Even now Davis hates sitting in the backs of city buses. It hurts him even more to watch his wife and son forced to the bus’s rear, or standing during a long bumpy ride when front seats are filled and a white person demands their back seats. But, even so, he keeps his mouth shut, and he obeys the unfair laws. But, at home, in curtain-closed private, he fumes aloud, pounding his fists on the arms of his chair.
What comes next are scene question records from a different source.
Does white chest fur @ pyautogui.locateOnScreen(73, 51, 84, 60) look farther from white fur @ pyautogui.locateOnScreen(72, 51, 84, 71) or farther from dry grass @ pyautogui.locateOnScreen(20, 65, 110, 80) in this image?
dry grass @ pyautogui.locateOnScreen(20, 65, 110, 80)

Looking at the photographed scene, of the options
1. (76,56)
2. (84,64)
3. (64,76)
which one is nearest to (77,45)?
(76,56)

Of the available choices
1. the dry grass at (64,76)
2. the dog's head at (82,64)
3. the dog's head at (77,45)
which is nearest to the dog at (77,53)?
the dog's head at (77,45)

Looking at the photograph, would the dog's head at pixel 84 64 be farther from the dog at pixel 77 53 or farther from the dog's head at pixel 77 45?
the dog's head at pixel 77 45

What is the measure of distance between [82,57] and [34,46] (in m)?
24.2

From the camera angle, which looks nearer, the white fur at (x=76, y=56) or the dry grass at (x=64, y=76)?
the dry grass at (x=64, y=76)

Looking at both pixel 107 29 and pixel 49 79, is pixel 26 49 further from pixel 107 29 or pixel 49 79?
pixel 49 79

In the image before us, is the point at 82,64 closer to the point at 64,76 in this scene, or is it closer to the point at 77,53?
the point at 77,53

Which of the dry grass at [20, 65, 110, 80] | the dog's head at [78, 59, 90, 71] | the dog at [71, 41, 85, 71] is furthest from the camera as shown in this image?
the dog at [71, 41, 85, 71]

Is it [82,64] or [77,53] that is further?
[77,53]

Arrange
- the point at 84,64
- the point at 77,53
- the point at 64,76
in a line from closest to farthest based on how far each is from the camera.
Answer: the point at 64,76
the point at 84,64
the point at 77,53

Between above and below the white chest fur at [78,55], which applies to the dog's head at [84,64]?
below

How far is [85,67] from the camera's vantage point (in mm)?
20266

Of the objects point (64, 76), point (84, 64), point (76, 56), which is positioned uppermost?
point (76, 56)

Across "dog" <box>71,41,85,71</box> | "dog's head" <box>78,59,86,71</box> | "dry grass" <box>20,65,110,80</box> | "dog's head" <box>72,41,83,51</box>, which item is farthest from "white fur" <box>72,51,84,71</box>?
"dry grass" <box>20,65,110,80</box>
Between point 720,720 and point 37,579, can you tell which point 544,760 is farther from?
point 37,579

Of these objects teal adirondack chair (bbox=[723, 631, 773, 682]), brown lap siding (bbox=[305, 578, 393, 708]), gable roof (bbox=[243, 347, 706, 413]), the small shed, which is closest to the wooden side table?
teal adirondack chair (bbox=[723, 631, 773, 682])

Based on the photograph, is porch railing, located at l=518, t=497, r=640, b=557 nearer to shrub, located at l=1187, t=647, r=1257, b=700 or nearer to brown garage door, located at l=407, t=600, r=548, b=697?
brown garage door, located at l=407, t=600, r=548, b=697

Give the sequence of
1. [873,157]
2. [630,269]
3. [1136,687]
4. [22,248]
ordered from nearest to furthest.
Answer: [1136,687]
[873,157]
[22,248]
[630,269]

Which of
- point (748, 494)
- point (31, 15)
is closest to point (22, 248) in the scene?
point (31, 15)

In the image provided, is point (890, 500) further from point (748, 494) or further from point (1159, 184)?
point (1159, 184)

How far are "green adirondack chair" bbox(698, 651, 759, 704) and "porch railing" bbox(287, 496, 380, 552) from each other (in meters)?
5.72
Now that Georgie is a man, Davis worries about his son’s adventurous personality, his playful innocence, his boyish immaturity, and his reckless, compulsive behavior. He has told him many times: “Son, I know you like girls, but you’re eighteen years old now—a grown man. You can flirt with colored girls, but stay away from white girls. They’re trouble.”

Davis squeezes his eyes shut and shakes his head:

Oh, please, Lil’ Georgie, don’t look at them, don’t talk to them, and for sure don’t touch them, not even by accident. Colored men’ve been lynched for less.

Davis opens his eyes and looks at the newspaper picture of Jesse Owens on the family room wall. He recalls his son’s promise to him: “One day you’re gonna be proud of me, too, Daddy, just like Jesse made his father proud.”

I am proud of you, Georgie. You’re my only son, and you are precious to me.